Collected data entries:
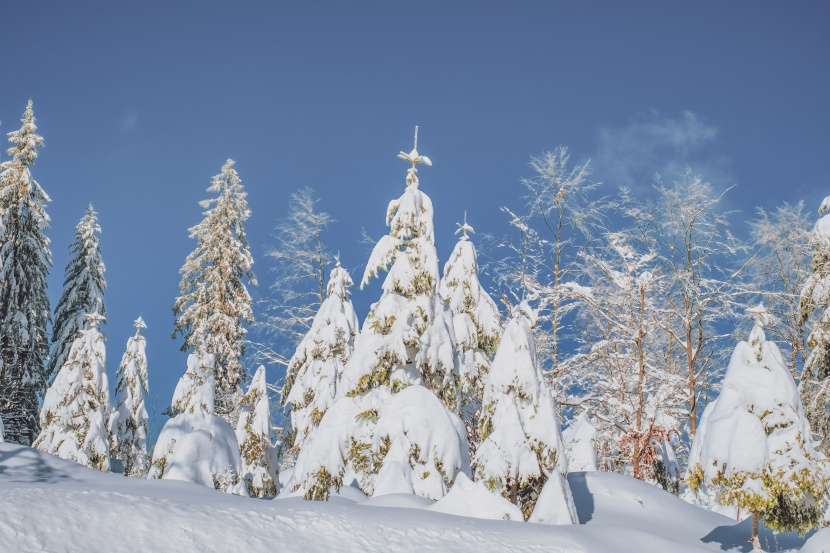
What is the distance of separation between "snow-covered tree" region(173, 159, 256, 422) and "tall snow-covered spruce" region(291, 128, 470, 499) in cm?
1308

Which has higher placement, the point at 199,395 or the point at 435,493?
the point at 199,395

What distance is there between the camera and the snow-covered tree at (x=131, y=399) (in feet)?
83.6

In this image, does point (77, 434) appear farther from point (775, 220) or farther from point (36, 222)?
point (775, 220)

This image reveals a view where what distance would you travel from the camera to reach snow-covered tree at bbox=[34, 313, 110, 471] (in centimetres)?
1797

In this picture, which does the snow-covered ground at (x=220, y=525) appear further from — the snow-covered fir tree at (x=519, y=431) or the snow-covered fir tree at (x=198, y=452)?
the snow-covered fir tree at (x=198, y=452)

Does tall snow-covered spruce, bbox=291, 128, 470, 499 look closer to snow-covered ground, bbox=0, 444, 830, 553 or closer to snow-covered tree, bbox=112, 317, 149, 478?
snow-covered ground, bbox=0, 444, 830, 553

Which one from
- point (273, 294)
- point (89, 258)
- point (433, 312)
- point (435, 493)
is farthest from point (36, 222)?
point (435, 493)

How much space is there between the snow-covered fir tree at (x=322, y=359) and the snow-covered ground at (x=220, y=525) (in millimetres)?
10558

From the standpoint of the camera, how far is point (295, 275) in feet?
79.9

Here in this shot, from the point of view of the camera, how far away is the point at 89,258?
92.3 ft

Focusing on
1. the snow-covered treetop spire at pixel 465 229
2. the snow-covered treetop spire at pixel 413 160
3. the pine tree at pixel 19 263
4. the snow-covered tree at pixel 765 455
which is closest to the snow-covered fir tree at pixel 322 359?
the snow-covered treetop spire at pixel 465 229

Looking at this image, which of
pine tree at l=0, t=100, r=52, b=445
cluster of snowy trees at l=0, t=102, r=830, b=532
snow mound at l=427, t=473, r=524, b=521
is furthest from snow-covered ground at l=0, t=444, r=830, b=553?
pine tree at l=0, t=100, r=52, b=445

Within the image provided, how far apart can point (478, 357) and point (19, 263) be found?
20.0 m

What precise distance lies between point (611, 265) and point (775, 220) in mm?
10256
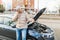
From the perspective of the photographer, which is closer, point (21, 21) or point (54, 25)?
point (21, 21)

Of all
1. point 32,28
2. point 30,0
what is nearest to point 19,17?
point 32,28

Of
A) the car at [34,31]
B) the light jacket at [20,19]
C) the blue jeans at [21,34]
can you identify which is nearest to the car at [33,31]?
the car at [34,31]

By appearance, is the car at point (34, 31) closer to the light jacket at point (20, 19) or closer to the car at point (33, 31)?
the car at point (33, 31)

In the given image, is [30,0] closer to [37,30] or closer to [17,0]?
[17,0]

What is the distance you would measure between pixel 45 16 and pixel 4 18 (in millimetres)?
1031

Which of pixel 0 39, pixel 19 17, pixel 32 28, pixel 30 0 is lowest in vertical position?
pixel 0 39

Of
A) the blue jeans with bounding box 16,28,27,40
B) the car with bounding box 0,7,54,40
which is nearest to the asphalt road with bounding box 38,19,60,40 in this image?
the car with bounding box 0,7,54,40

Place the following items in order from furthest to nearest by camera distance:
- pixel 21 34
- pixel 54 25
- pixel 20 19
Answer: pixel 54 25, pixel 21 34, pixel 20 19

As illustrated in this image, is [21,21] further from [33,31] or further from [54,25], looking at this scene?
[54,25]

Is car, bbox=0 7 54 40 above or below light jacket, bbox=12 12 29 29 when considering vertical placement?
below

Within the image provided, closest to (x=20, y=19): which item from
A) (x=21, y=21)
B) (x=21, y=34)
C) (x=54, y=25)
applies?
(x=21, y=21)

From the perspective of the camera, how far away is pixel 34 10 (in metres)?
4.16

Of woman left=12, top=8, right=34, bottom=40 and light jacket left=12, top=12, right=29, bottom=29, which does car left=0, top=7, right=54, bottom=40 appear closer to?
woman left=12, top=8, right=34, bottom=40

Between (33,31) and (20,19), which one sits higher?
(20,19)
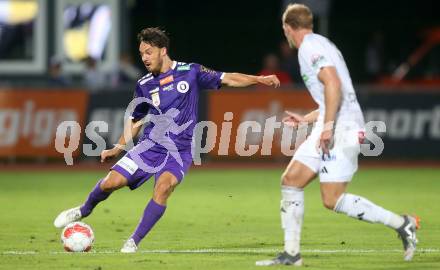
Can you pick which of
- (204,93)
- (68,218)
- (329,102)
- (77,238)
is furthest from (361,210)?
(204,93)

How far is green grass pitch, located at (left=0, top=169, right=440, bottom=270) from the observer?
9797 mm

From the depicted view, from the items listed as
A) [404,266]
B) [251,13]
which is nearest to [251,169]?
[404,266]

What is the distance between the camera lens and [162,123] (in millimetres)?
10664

* [Aim of the task]
Without including the pictures, reproduce all entries exactly.

* [Result for this task]
What is the distance of separation between "snow-covered tree" region(173, 159, 256, 422) and "tall snow-covered spruce" region(291, 128, 470, 499) in cm?
1308

Which has higher placement, the point at 199,395 or the point at 435,493?
the point at 199,395

What distance is there between the camera and the snow-covered tree at (x=131, y=399) (in feet)?
83.6

In this image, does point (77, 434) appear farther from point (775, 220) or farther from point (36, 222)?
point (775, 220)

This image reveals a view where what distance would you travel from the camera to reach snow-covered tree at bbox=[34, 313, 110, 471] (in centimetres)?
1797

In this picture, which does the snow-covered ground at (x=220, y=525) appear further from — the snow-covered fir tree at (x=519, y=431) or the snow-covered fir tree at (x=198, y=452)?
the snow-covered fir tree at (x=198, y=452)

Does tall snow-covered spruce, bbox=291, 128, 470, 499 look closer to snow-covered ground, bbox=0, 444, 830, 553 or closer to snow-covered tree, bbox=112, 317, 149, 478?
snow-covered ground, bbox=0, 444, 830, 553

Which one from
- point (273, 294)
- point (89, 258)
- point (433, 312)
- point (435, 493)
is farthest from point (36, 222)?
point (435, 493)

How much space is there between the snow-covered fir tree at (x=322, y=359) and the snow-covered ground at (x=220, y=525) (in millimetres)?
10558

From the standpoint of the camera, how far is point (295, 275) in feet?
79.9

Here in this shot, from the point of view of the camera, how far away is the point at 89,258?
92.3 ft

Focusing on
1. the snow-covered treetop spire at pixel 465 229
2. the snow-covered treetop spire at pixel 413 160
3. the pine tree at pixel 19 263
4. the snow-covered tree at pixel 765 455
which is closest to the snow-covered fir tree at pixel 322 359?
the snow-covered treetop spire at pixel 465 229

Looking at this image, which of
pine tree at l=0, t=100, r=52, b=445
cluster of snowy trees at l=0, t=102, r=830, b=532
snow mound at l=427, t=473, r=524, b=521
is furthest from snow-covered ground at l=0, t=444, r=830, b=553?
pine tree at l=0, t=100, r=52, b=445

Within the image provided, how far apart can point (478, 357) and point (19, 263) be found?
20.0 m

What precise distance lies between point (611, 265) and point (775, 220) in mm?
10256
From the perspective of the photographer, which is closer, point (21, 21) or point (54, 25)?
point (21, 21)

Of all
1. point 32,28
2. point 30,0
what is nearest to point 19,17?
point 32,28

Of
A) the car at [34,31]
B) the light jacket at [20,19]
C) the blue jeans at [21,34]
can you identify which is nearest to the car at [33,31]?
the car at [34,31]

By appearance, is the car at point (34, 31) closer to the light jacket at point (20, 19) or closer to the car at point (33, 31)?
the car at point (33, 31)

In the given image, is [30,0] closer to [37,30] or closer to [17,0]?
[17,0]

What is the distance you would measure between pixel 45 16 and pixel 4 18 (in millimetres)?
1031

Which of pixel 0 39, pixel 19 17, pixel 32 28, pixel 30 0 is lowest in vertical position?
pixel 0 39

Of
A) the blue jeans with bounding box 16,28,27,40
B) the car with bounding box 0,7,54,40
which is nearest to the asphalt road with bounding box 38,19,60,40 in this image?
the car with bounding box 0,7,54,40

Place the following items in order from furthest to nearest by camera distance:
- pixel 21 34
- pixel 54 25
- pixel 20 19
Answer: pixel 54 25, pixel 21 34, pixel 20 19

As illustrated in this image, is [21,21] further from [33,31] or further from [54,25], looking at this scene?
[54,25]

Is car, bbox=0 7 54 40 above or below light jacket, bbox=12 12 29 29 when considering vertical placement?
below

Within the image provided, closest to (x=20, y=19): which item from
A) (x=21, y=21)
B) (x=21, y=34)
C) (x=54, y=25)
applies?
(x=21, y=21)

From the perspective of the camera, how far away is pixel 34 10 (in metres)?
4.16

Of woman left=12, top=8, right=34, bottom=40 and light jacket left=12, top=12, right=29, bottom=29, which does car left=0, top=7, right=54, bottom=40 appear closer to?
woman left=12, top=8, right=34, bottom=40

Between (33,31) and (20,19), which one sits higher?
(20,19)
Can you pick which of
- (204,93)
- (68,218)
- (329,102)
- (77,238)
is furthest from (361,210)?
(204,93)

How far is green grass pitch, located at (left=0, top=169, right=440, bottom=270) from the observer?
9797 mm

From the depicted view, from the items listed as
A) [404,266]
B) [251,13]
which is nearest to [251,169]?
[404,266]

What is the distance between the camera lens and [162,123] (in millimetres)?
10664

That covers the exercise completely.